▶ Source text:
______

Are we talking about the very same Dave SunnySpain?!?!

I don't think anyone needs to be scared of the X Man - I reckon he's a big softy underneath.....

So question is then - if you had the chance to meet the folks on this forum - would you?? How would their forum personalities translate into real life, I wonder??:ranger:

Tally.xxx


----------



## jojo (Sep 20, 2007)

Tallulah said:


> Are we talking about the very same Dave SunnySpain?!?!
> 
> I don't think anyone needs to be scared of the X Man - I reckon he's a big softy underneath.....
> 
> ...


Yep the very same Dave, Sunny spain and he's really sweet and comes across as well educated but dont tell him I said that!!! 

Actually I'd love to meet everyone on here, I find it facinating how people come across on here and what they're "really" like!! I maintain that I'm just the same as I write here?? 

Stevehall, well he's quieter in real life than on here, less opinionated and more of a gentleman than I thought he'd be!!!!!! (he's gonna kill me isnt he )

As for XT, hhhhmmm, yes, I'll bet he's polite and as quiet as a church mouse!!!LOL

Jo xxx


----------



## XTreme (May 17, 2008)

jojo said:


> As for XT, hhhhmmm, yes, I'll bet he's polite and as quiet as a church mouse!!!LOL


I'm very shy and introverted, and suffer from low self esteem.


----------



## Tallulah (Feb 16, 2009)

XTreme said:


> I'm very shy and introverted, and suffer from low self esteem.


:spiton't believe a word of it!! Blonde, not stupid!!!


----------



## jojo (Sep 20, 2007)

Tallulah said:


> :spiton't believe a word of it!! Blonde, not stupid!!!


Xtreme, you are terrible LOL!!!  introvert did you say????? I dont think so

Jo xxxx


----------



## XTreme (May 17, 2008)

Jo laid the smack down on me! That's made my low self esteem worse now!


----------



## jojo (Sep 20, 2007)

XTreme said:


> Jo laid the smack down on me! That's made my low self esteem worse now!


somehow I think you'll get over it!!!! 

Jo xxxxx


----------



## XTreme (May 17, 2008)

jojo said:


> somehow I think you'll get over it!!!!


If I had half a chance I would!


----------



## SteveBarbosa (Mar 17, 2009)

What with all the complaining about the weather being too hot I think some of you need to be flown back to the uk for a week. You'll soon be itching to get back out to the 45c heat and the pool lol! ;-)

Oh, roll on july when I'll be joining you all!


----------



## jojo (Sep 20, 2007)

SteveBarbosa said:


> What with all the complaining about the weather being too hot I think some of you need to be flown back to the uk for a week. You'll soon be itching to get back out to the 45c heat and the pool lol! ;-)
> 
> Oh, roll on july when I'll be joining you all!


I'm going back to the UK at the end of June for 10 days, so yes, that should be a reality check!!
No pleasing some of us is there?? 

Good luck with your journey Steve

Jo xxx


----------



## SteveBarbosa (Mar 17, 2009)

jojo said:


> I'm going back to the UK at the end of June for 10 days, so yes, that should be a reality check!!
> No pleasing some of us is there??
> 
> Good luck with your journey Steve
> ...


Thanks Jo. Looking forward to resigning at work soon ha ha


----------



## littleredrooster (Aug 3, 2008)

SteveBarbosa said:


> What with all the complaining about the weather being too hot I think some of you need to be flown back to the uk for a week. You'll soon be itching to get back out to the 45c heat and the pool lol! ;-)
> 
> Oh, roll on july when I'll be joining you all!


Cant win sometimes.
I was starting to feel the heat so I left Spain just over a week ago heading North possibly to my home in Weardale,N.E.England only to be advised by my Son that it was still Winter with a covering of snow,not so unusual up there in early June,so I made a slight diversion into Sweden for a while, until the N.E.Winter is over........usually about mid July.


----------

______

▶ Record set:

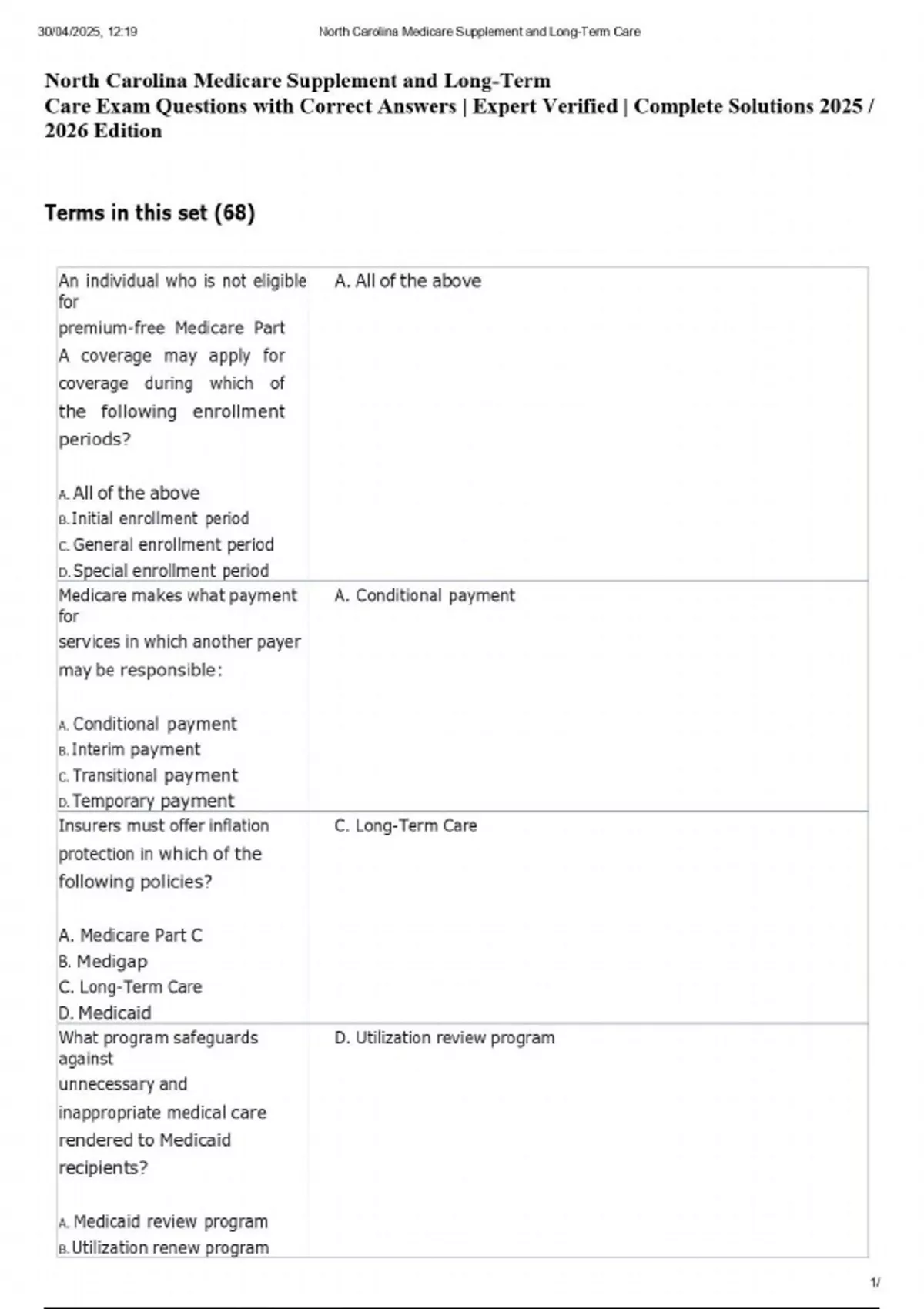 30/04/2025, 12:19 North Carolina Medicare Supplement and Long-Term Care

North Carolina Medicare Supplement and Long-Term Care Exam Questions with Correct Answers | Expert Verified | Complete Solutions 2025 / 2026 Edition

Terms in this set (68)

| | |
|---|---|
| An individual who is not eligible for premium-free Medicare Part A coverage may apply for coverage during which of the following enrollment periods?<br><br>A. All of the above<br>B. Initial enrollment period<br>C. General enrollment period<br>D. Special enrollment period | A. All of the above |
| Medicare makes what payment for services in which another payer may be responsible:<br><br>A. Conditional payment<br>B. Interim payment<br>C. Transitional payment<br>D. Temporary payment | A. Conditional payment |
| Insurers must offer inflation protection in which of the following policies?<br><br>A. Medicare Part C<br>B. Medigap<br>C. Long-Term Care<br>D. Medicaid | C. Long-Term Care |
| What program safeguards against unnecessary and inappropriate medical care rendered to Medicaid recipients?<br><br>A. Medicaid review program<br>B. Utilization renew program | D. Utilization review program |

1/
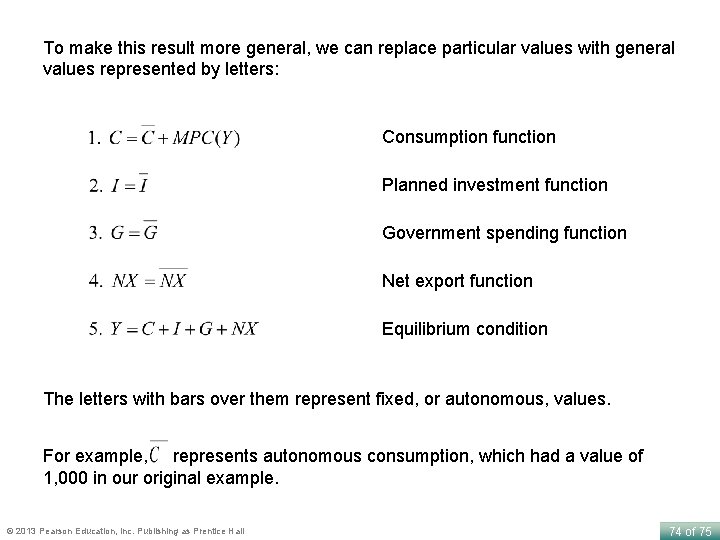 To make this result more general, we can replace particular values with general values represented by letters:

1. $C = \overline{C} + MPC(Y)$ Consumption function

2. $I = \overline{I}$ Planned investment function

3. $G = \overline{G}$ Government spending function

4. $NX = \overline{NX}$ Net export function

5. $Y = C + I + G + NX$ Equilibrium condition

The letters with bars over them represent fixed, or autonomous, values.

For example, $\overline{C}$ represents autonomous consumption, which had a value of 1,000 in our original example.

© 2013 Pearson Education, Inc. Publishing as Prentice Hall

74 of 75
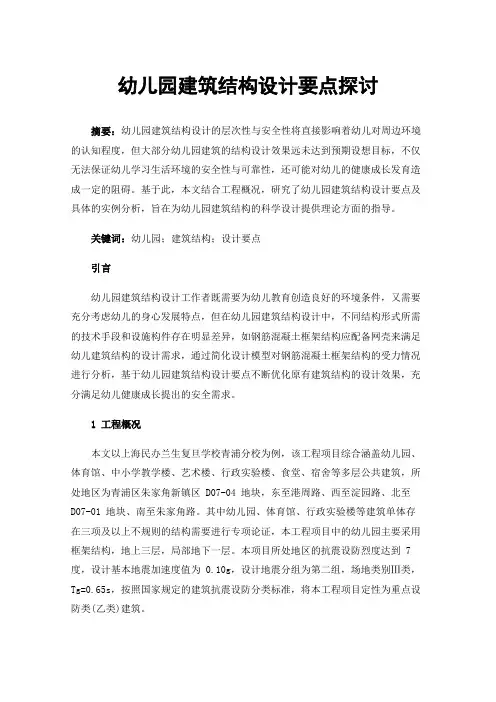 幼儿园建筑结构设计要点探讨

摘要：幼儿园建筑结构设计的层次性与安全性将直接影响着幼儿对周边环境的认知程度，但大部分幼儿园建筑的结构设计效果远未达到预期设想目标，不仅无法保证幼儿学习生活环境的安全性与可靠性，还可能对幼儿的健康成长发育造成一定的阻碍。基于此，本文结合工程概况，研究了幼儿园建筑结构设计要点及具体的实例分析，旨在为幼儿园建筑结构的科学设计提供理论方面的指导。

关键词：幼儿园；建筑结构；设计要点

引言

幼儿园建筑结构设计工作者既需要为幼儿教育创造良好的环境条件，又需要充分考虑幼儿的身心发展特点，但在幼儿园建筑结构设计中，不同结构形式所需的技术手段和设施构件存在明显差异，如钢筋混凝土框架结构应配备网壳来满足幼儿建筑结构的设计需求，通过简化设计模型对钢筋混凝土框架结构的受力情况进行分析，基于幼儿园建筑结构设计要点不断优化原有建筑结构的设计效果，充分满足幼儿健康成长提出的安全需求。

1 工程概况

本文以上海民办兰生复旦学校青浦分校为例，该工程项目综合涵盖幼儿园、体育馆、中小学教学楼、艺术楼、行政实验楼、食堂、宿舍等多层公共建筑，所处地区为青浦区朱家角新镇区 D07-04 地块，东至港周路、西至淀园路、北至 D07-01 地块、南至朱家角路。其中幼儿园、体育馆、行政实验楼等建筑单体存在三项及以上不规则的结构需要进行专项论证，本工程项目中的幼儿园主要采用框架结构，地上三层，局部地下一层。本项目所处地区的抗震设防烈度达到 7 度，设计基本地震加速度值为 0.10g，设计地震分组为第二组，场地类别III类，Tg=0.65s，按照国家规定的建筑抗震设防分类标准，将本工程项目定性为重点设防类(乙类)建筑。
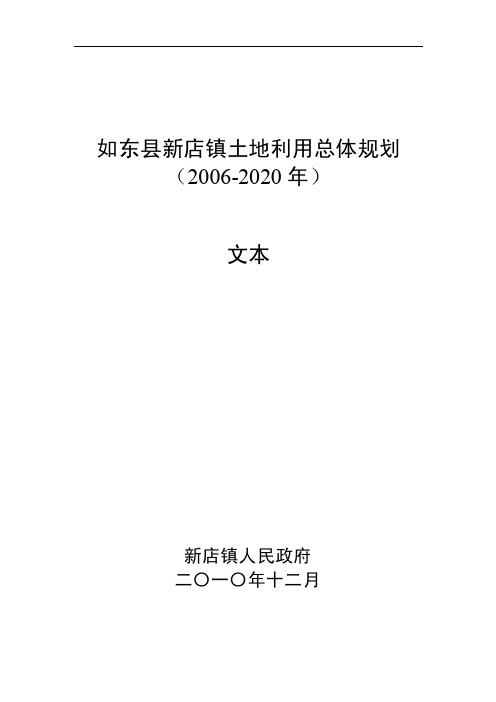 如东县新店镇土地利用总体规划
（2006-2020 年）

文本

新店镇人民政府
二〇一〇年十二月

______

▶ Work task: According to the forum thread, when is jojo going back to the UK, and for how long?

▶ Result of the task: At the end of June, for 10 days.